Students' Day or Student Day (विद्यार्थी दिन, Vidyārthī dina) is marked on Babasaheb Ambedkar's school entry day, 7 November. On 27 November 2017, the government of Maharashtra declared 7 November "Students' Day".

Students' Day is celebrated all over Maharashtra on 7 November in honor of B. R. Ambedkar. The Education Department of the Government of Maharashtra decided to celebrate 7 November as 'Student's Day' across the Indian state on 27 October 2017. Despite having a very high standard of scholarship and knowledge, Ambedkar considered himself a lifelong student, and as he became an ideal student, the government declared his school admission day as Student Day. On this day, essay competitions, oratory, poetry reading competitions on various aspects based on Ambedkar's life are organized in all schools and junior colleges in the state.

==History==
On 7 November 1900, Ambedkar entered the Government High School (now Pratap Singh High School) at Rajwada Chowk in Satara, Maharashtra in the first English standard.
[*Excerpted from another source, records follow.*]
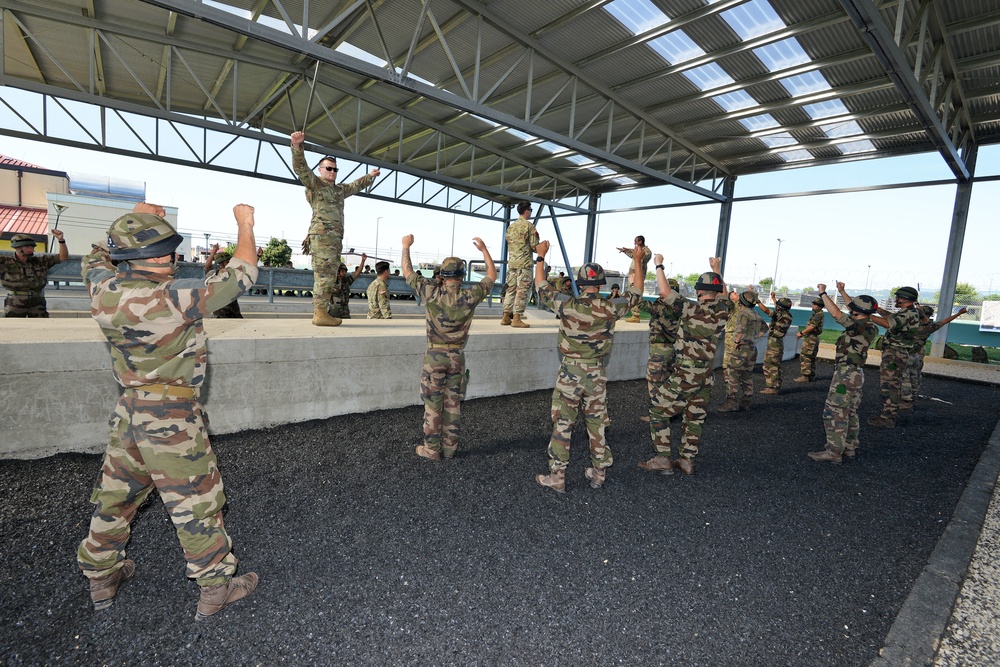 Multinational Airborne Refresher Training at Caserma Del Din, Vicenza, Italy, July 18, 2018.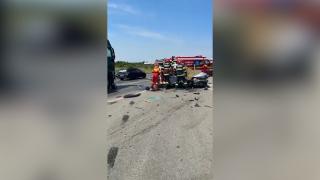 Dezastru pe Centura de nord a Craiovei, după ce o şoferiţa unui Sandero nu s-a asigurat. Un bărbat a murit pe loc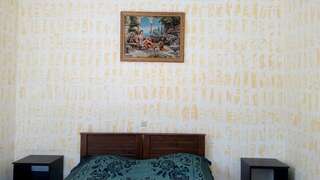 Проживание в семье Natalia House Кобулети Cемейный номер с собственной ванной комнатой-1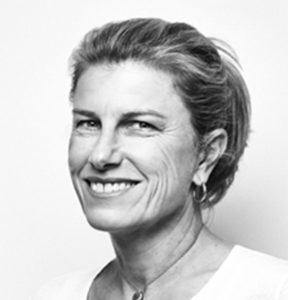 Elizabeth Carpenter - Zak World of Façades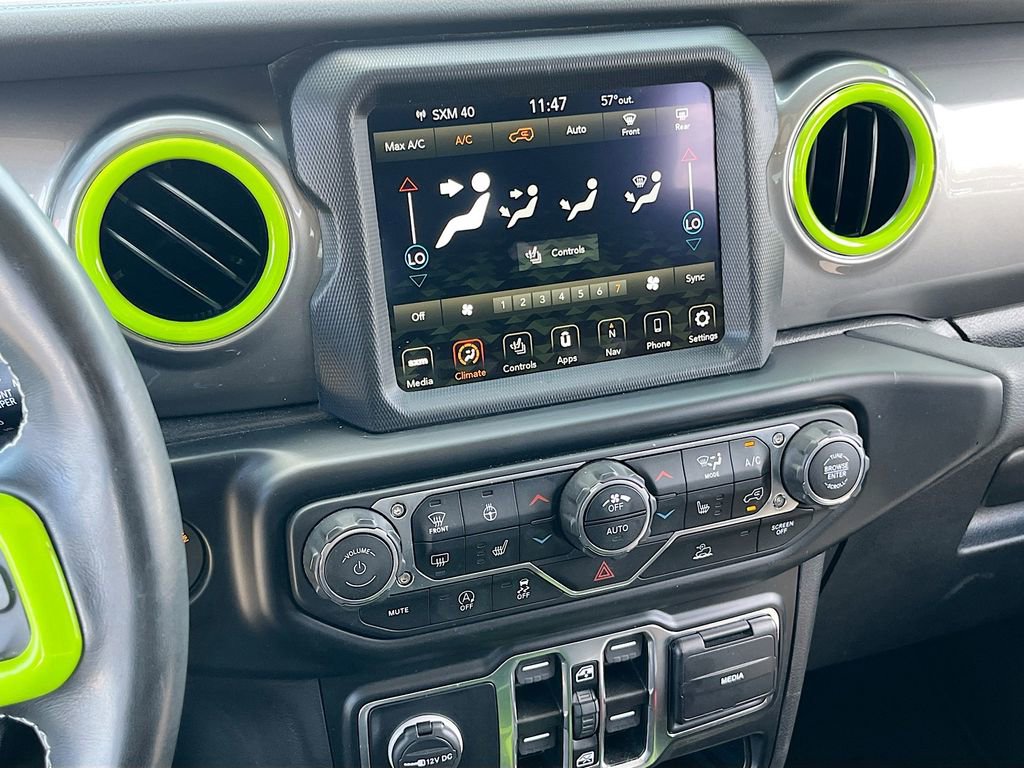 Used 2022 Jeep Wrangler Unlimited Sahara w/ Cold Weather Group AWD/4WD image 16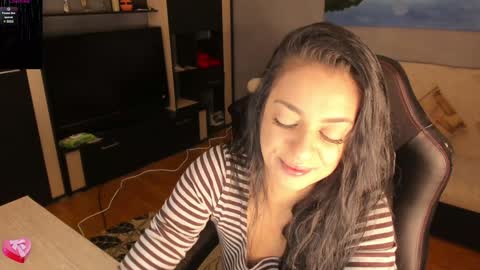 Lara online show from 12/18/24, 10:02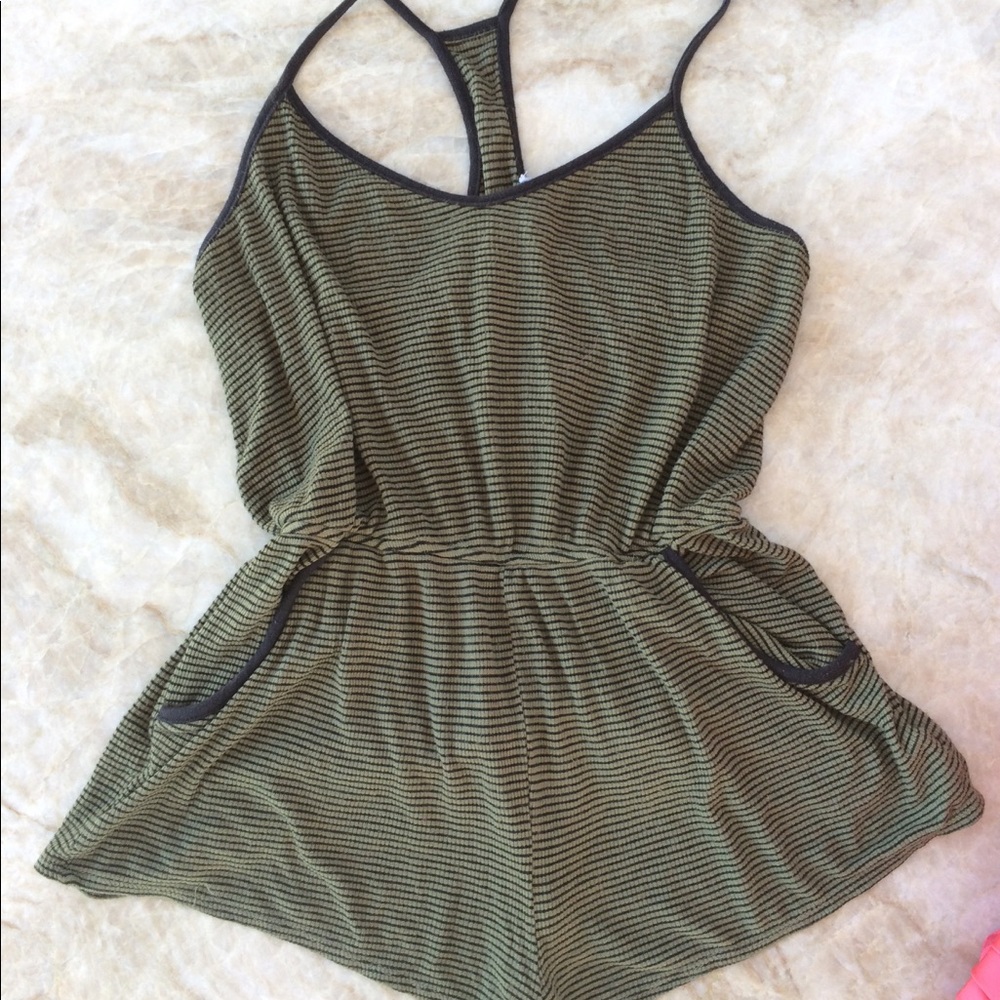 Easy stretchy UO Romper with Pockets!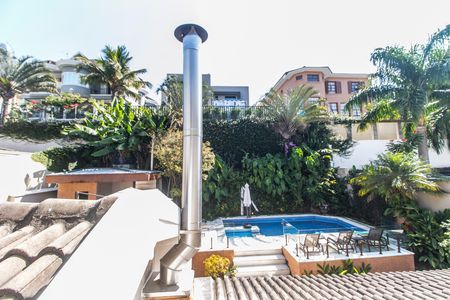 Casa de condomínio à venda com 680m², 4 quartos e 8 vagas Casa de condomínio à venda com 680m², 4 quartos e 8 vagasVista da Suíte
Here he learned till 1904, i.e. up to the fourth standard. The school records his name as "Bhiva Ramji Ambedkar". The school register has the signature of child Bhiva [Bhimrao] in front of the number 1914. This historical document has been preserved through laminating all the pages by Dalit Foundation in 2007 with the permission of the school administration and it has been kept in the main office of the school with full respect. Dalit Foundation is an organization works to strengthen Dalit youth leadership to eradicate untouchability practices. Journalist and president of the Satara Pravartan Sangathan, Arun Jawale has been organizing Ambedkar's school admission day or school entry day since 2003. He had repeatedly demanded the Maharashtra government to declare this day as Student's Day. Later, on 27 October 2017, the Government of Maharashtra declared this day as Student's Day.

==Purpose==
Arun Jawale had demanded that 7 November be declared as State Students' Day by the then Maharashtra Social Justice Minister Rajkumar Badole and the then Education Minister Vinod Tawde. The government decided to celebrate this day as Student's Day on 27 November 2017 to commemorate B. R. Ambedkar's school entry and to make the students aware of the fact that 'education is the only means of upliftment and their hard work'.